Trinity College, Dublin |
I spent a couple of days this week in Dublin at the Hydra Europe Symposium. Hydra has been on my radar for a little while but these two days really gave me an opportunity to focus on what it is and what it can do for us. This is timely for us as we are currently looking at systems for fulfilling our repository and digital archiving functions.
At York we currently use Fedora for our digital library so developments within the Hydra community are of particular interest because of its relationship to Fedora.
Chris Awre from the University of Hull stated that the fundamental assumptions on which Hydra was built were that:
1. No single system can provide the full range of repository based solutions for an institutions needs
2. No single institution can resource development of a full range of solutions on its own
This chimes well with our recent work at York trying to propose a technical architecture that could support deposit, storage, curation and access to research data (among other things). There is no one solution for this and building our own bespoke system from scratch or based purely on Fedora would clearly not be the best use of our resources.
The solution that Hydra provides is a technical framework that multiple institutions can work with but that can be built upon with adopting institutions developing custom elements tailored to local workflows. Hydra has one body but many heads supporting many different workflows.
We were told pretty early on within the proceedings that for Hydra, the community is key. Hydra is as much about knowledge sharing as sharing bits of code.
“If you want to go fast go alone, if you want to go far, go together” – This African proverb was used to help explain the Hydra concept of community. In working together you can achieve more and go further. However, some of the case studies that were presented during the Symposium clearly showed that for some, it is possible to go both far and fast using Hydra and with very little development required. Both Trinity College Dublin and the Royal Library of Denmark commented on the speed with which a repository solution based on Hydra could be up and running. Speed is of course largely dependent on the complexity or uniqueness of the workflows you need to put in place. Hydra does not provide a one-size-fits-all solution but should be seen more as a toolkit with building blocks that can be put together in different ways.
Dermot Frost from Trinity College Dublin summed up their reasons for joining the Hydra community, saying that they had had experience with both Fedora and DSpace and neither suited their needs. Fedora is highly configurable and in theory does everything you need to do, but you need a team of rocket scientists to work it out.

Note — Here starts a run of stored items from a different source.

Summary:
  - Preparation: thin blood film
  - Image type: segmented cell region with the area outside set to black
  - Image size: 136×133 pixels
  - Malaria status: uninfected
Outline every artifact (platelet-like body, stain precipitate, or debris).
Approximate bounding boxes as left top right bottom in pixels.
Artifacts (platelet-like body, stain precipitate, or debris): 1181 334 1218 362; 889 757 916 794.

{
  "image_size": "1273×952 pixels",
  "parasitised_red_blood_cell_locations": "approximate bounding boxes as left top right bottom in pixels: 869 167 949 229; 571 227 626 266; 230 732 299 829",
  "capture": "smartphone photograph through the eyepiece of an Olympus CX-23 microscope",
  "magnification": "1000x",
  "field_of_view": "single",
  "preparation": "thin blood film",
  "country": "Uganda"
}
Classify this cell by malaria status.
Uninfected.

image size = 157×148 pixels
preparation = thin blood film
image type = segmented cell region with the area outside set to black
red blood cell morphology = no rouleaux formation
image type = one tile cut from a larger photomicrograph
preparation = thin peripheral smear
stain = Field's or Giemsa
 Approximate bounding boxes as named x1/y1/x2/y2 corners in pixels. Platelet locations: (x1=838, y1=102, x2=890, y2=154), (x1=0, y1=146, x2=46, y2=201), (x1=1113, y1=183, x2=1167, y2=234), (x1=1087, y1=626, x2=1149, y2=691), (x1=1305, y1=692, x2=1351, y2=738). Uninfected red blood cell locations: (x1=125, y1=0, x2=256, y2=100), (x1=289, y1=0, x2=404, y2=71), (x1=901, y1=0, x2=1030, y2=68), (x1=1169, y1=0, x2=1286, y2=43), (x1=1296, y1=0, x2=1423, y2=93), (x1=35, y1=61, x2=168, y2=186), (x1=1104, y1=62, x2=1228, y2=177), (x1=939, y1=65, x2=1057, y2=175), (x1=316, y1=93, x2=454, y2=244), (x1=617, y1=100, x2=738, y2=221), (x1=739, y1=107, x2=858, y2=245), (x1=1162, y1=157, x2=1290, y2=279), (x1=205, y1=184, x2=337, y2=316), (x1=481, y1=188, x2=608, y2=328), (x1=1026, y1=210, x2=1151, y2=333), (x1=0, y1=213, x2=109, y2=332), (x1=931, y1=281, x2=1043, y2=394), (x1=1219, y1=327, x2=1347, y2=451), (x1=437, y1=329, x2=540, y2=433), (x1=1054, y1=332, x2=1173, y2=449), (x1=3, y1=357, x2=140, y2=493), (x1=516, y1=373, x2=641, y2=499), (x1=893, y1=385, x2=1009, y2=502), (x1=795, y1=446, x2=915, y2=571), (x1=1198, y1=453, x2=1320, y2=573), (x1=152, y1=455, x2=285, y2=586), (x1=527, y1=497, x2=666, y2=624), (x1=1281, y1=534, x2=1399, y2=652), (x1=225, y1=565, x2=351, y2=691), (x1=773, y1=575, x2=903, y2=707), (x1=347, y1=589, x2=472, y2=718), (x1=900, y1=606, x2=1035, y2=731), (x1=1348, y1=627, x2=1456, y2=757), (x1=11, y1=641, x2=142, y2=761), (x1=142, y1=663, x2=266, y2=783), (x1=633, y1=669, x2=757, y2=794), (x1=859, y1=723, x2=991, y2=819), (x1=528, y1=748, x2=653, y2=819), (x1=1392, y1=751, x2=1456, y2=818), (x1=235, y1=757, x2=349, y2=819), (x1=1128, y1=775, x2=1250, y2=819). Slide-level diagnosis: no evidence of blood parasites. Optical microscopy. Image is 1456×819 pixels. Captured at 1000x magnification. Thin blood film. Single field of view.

DSpace is a more out-of-the-box solution but you can not configure it in the way you need to to get it to conform to local needs. Hydra sits between the two providing a solution that is highly configurable, but easier to work with than Fedora.
Anders Conrad from the Royal Library of Denmark told us that for their repository solution, 10-20% of material is deemed worthy of proper long term preservation and is pushed to the national repository. The important thing here is that Hydra can support these different workflows and allows an organisation to put one repository in place that could support different types of material with different values placed on the content and thus different workflows going on within it. The 'one repository - multiple workflows' model is very much the approach that the University of Hull have taken with their Hydra implementation. Richard Green described how data comes in to the repository through different routes and different types of data are treated and displayed in different ways depending on the content type.
And what about digital preservation? This is of course my main interest in all of this. One thing that is worth watching is Archivesphere, a Hydra head that is being created by Penn State designed to "create services for preserving, managing, and providing access to digital objects, in a way that is informed by archival thinking and practices" and including support for both PREMIS and EAD metadata. This is currently being tested by Hydra partners and it will be interesting to see how it develops.
Another thing to think about is how Hydra could meet my digital preservation requirements that I published last year (note they have changed a little bit since then). I think the answer to this is that it probably could meet most of them if we wanted to develop the solutions on top of existing Hydra components. Archivesphere is already starting to introduce some of the required functionality to Hydra, for example file characterisation, normalisation and fixity checking. I guess the bigger question for me is whether this is the best approach for us or whether we would be preferable to make use of existing digital archiving software (Archivematica for example) and ensure the systems can talk to each other effectively.
Jenny Mitcham, Digital Archivist
Hi Jenny,
ReplyDeleteI'd be interested to hear how you get on with Hydra and on your thoughts on Archivematica too, which I've looked at and which seems promising from a preservation workflow perspective.